(INFORMATION SUPPLIED begins)
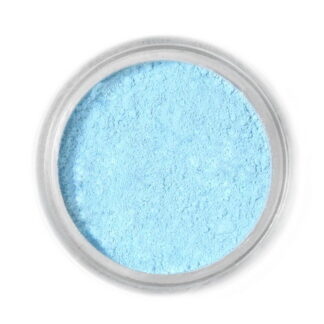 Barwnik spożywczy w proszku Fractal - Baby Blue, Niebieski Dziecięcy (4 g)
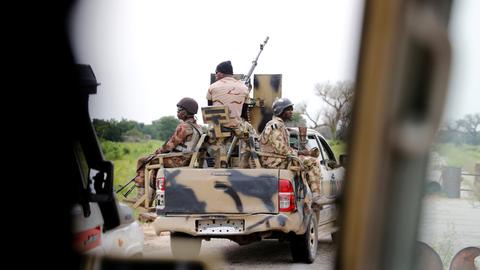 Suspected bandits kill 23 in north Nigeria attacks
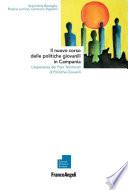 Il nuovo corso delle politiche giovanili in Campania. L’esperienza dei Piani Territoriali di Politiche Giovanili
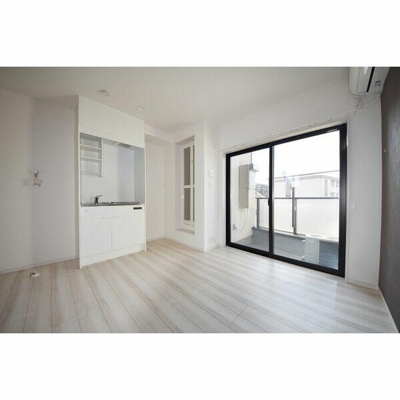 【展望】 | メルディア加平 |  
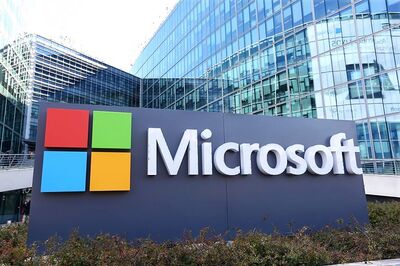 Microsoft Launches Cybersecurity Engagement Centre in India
(INFORMATION SUPPLIED ends)
- _WORK INSTRUCTIONS_
So that the copy stays exact, reproduce each record word for word and leave its images out.

- _SOLUTION FOR THIS TASK_
 Barwnik spożywczy w proszku Fractal - Baby Blue, Niebieski Dziecięcy (4 g)
 Suspected bandits kill 23 in north Nigeria attacks
 Il nuovo corso delle politiche giovanili in Campania. L’esperienza dei Piani Territoriali di Politiche Giovanili
 【展望】 | メルディア加平 |  
 Microsoft Launches Cybersecurity Engagement Centre in India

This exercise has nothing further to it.